私はアポトーシス細胞でおこる染色体DNAの分解現象に注目して研究を開始、次いで細胞分化過程でおこるDNA分解にも着眼し、長らく不明であった各局面におけるDNA分解の分子機構及び生理的意義を世界に先駆けて解明ました。
まず私は死細胞のDNA分解が二段階の機構によっておこることを明らかにしました。すなわちDNAは始めに死細胞内のDNA分解酵素CADによりヌクレオソーム単位に切断され、続いて死細胞が貪食された後に、貪食細胞内のリソソームに存在するDNaseIIによってヌクレオチドにまで分解されることを示しました。次いで細胞の分化過程でもDNA分解がおこることに着目し、造血時に赤血球前駆細胞から脱核した核はマクロファージに貪食され、DNaseIIがそのDNAを分解することを明らかにしました。一方レンズ細胞の分化過程で失われる核DNAは、レンズ細胞特異的に発現する分解酵素DLADが分解することを示しました。そしてこれらDNA分解酵素の欠損マウスが様々な疾患を発症することを見出しました。すなわち細胞死や造血過程でのDNA分解が妨げられると、マクロファージに未分解DNAが蓄積して自然免疫が活性化され、インターフェロンやTNFの構成的産生によって胸腺の発達不良、致死性貧血や関節炎が発症することがわかりました。一方レンズ細胞にDNAが残存すると白内障が発症しました。さらにDNaseII欠損マウスで発症する関節炎が関節リウマチと多くの類似点を持つことを明らかにし、TNF, IL-1, IL-6の相互発現誘導機構が関節炎の発症及び維持に必須の役割を担うことを示しました。
私のこれまでの研究は、細胞死では “細胞が死ぬこと”に加え、DNA分解など “死後に適切に処理される過程”も同等に重要であることを示し、細胞死の理解に新たな枠組みを加えました。免疫分野では、自己DNAが自然免疫を活性化し 慢性炎症を導くことを示して大きなインパクトを与えました。一連の成果は、リウマチなど原因が明らかではない疾患について発症機序の理解に貢献すると共に 有用な疾患モデル動物を提供しました。

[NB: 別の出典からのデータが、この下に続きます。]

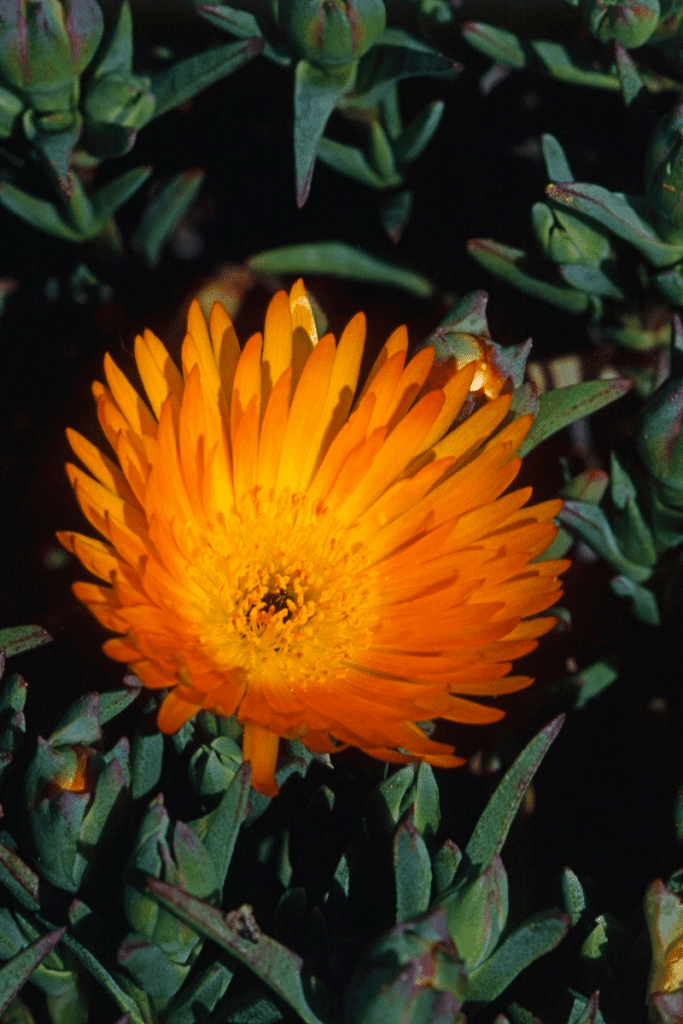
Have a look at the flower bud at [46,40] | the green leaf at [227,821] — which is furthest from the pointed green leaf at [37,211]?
the green leaf at [227,821]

DNaseII 欠損マウスは、DNAの蓄積を指標に生体内でおこる細胞死を高感度で検出するツールともなります。これを利用した解析において、ターンオーバーによって盛 んに細胞が失われる腸上皮ではDNAの蓄積が観察されなかったことより、上皮細胞は貪食されることなく組織から剥離し、管腔に脱落して死を迎えることがわ か。この細胞脱落は、アポトーシスともネクローシスとも異なる未解明の細胞終焉であることに着眼して細胞脱落研究に着手しました。